Treatment of non-uptaking ¹³¹I thyroid cancer

Normally, thyroid cancer is a disease with a good prognosis, but about 30% of the tumors dedifferentiate and may finally develop into highly malignant thyroid carcinoma with a mean survival time of less than 8 months. Due to the loss of thyroid-specific functions associated with dedifferentiation. These tumors are inaccessible to standard therapeutic procedures such as radioiodine therapy and thyroxine-mediated thyrotropin suppression. Medullary thyroid carcinomas are also highly aggressive. Here, therapy is limited to surgery, and no alternative is left if patients do not respond to this standard procedures. Several novel approaches are currently being tested for the treatment of thyroid cancer. Many of them utilize methods of gene therapy:① reintroduction of the tumor suppressor p53; ② suicide gene therapy; ③ anti-tumor immune response by expression of an adenovirus-delivered interleukin-2(IL-2)gene; ④ immune response by DNA vaccination against the tumor marker calcitonin; ⑤ transduction of the thyroid sodium/iodine transporter gene to make tissues that do not accumulate iodide treatable by radioiodide therapy; ⑥ blocking of the expression of the oncogene c-myc by antisense oligonuleotides; ⑦ radioimmunotherapy by a radiolabelled antibody; ⑧ retinoic acid is used for a redifferentiation therapy, and ⑨ somatostatin.

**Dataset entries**
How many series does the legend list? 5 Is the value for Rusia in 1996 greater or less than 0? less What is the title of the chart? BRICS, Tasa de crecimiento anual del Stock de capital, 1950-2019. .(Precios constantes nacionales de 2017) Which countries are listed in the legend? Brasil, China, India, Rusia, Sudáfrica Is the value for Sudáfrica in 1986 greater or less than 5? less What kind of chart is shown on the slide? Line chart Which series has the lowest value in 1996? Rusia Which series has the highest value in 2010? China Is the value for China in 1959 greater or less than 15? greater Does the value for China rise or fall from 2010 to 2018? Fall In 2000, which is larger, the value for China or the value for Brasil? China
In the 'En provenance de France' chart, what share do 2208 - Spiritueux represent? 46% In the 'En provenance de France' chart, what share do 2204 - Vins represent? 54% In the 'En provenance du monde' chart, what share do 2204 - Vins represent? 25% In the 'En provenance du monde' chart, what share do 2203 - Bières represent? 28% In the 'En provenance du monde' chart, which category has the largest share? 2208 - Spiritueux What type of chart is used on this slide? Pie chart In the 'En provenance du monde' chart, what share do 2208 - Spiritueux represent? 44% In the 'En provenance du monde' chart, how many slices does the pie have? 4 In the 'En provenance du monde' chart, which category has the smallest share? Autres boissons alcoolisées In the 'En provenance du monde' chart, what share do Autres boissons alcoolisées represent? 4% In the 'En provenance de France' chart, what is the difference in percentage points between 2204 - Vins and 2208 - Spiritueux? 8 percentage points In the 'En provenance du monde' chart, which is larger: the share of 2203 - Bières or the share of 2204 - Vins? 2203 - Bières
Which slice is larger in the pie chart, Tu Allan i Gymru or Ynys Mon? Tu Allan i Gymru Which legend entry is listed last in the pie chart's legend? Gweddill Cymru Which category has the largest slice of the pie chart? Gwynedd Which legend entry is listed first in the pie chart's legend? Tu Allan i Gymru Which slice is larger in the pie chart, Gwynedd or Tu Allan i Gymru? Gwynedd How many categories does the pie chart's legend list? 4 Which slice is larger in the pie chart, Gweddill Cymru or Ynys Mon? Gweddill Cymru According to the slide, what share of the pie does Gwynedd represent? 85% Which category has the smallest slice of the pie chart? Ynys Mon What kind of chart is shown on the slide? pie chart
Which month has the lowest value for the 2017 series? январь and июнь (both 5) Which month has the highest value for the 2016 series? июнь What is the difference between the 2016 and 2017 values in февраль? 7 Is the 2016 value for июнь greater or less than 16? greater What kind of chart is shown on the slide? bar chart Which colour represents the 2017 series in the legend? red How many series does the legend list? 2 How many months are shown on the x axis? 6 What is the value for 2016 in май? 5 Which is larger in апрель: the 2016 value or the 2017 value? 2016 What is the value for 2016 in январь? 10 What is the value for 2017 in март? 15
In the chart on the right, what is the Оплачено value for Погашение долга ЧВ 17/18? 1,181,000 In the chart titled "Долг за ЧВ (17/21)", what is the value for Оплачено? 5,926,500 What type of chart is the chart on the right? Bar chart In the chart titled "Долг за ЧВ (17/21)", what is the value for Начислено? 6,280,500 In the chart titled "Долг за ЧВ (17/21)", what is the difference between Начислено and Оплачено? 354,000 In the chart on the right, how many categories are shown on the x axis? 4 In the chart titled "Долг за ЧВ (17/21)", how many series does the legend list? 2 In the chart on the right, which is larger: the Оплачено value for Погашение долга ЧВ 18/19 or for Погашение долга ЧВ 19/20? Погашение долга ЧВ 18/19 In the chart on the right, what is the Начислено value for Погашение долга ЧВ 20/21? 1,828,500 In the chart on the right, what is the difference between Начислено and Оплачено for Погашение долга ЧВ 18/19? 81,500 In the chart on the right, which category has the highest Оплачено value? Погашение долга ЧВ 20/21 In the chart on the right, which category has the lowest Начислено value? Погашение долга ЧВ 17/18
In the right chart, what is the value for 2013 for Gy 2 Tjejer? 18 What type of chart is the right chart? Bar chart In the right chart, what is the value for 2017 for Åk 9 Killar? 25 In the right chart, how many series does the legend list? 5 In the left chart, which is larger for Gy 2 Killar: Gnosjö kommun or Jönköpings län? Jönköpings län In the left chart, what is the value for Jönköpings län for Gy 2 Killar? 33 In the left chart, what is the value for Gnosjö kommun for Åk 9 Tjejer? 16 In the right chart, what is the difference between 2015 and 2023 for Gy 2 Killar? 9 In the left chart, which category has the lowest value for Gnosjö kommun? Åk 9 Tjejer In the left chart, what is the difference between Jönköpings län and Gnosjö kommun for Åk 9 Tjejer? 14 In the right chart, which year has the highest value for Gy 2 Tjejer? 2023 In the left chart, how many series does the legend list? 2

**Exercise 1**
Translate into French this sentence from the passage on thyroid cancer treatment: "Medullary thyroid carcinomas are also highly aggressive."
**Exercise 2**
According to the passage on thyroid cancer treatment, about what percentage of thyroid tumors dedifferentiate?

**Written answer 1**
Les carcinomes médullaires de la thyroïde sont également très agressifs.

**Written answer 2**
About 30%.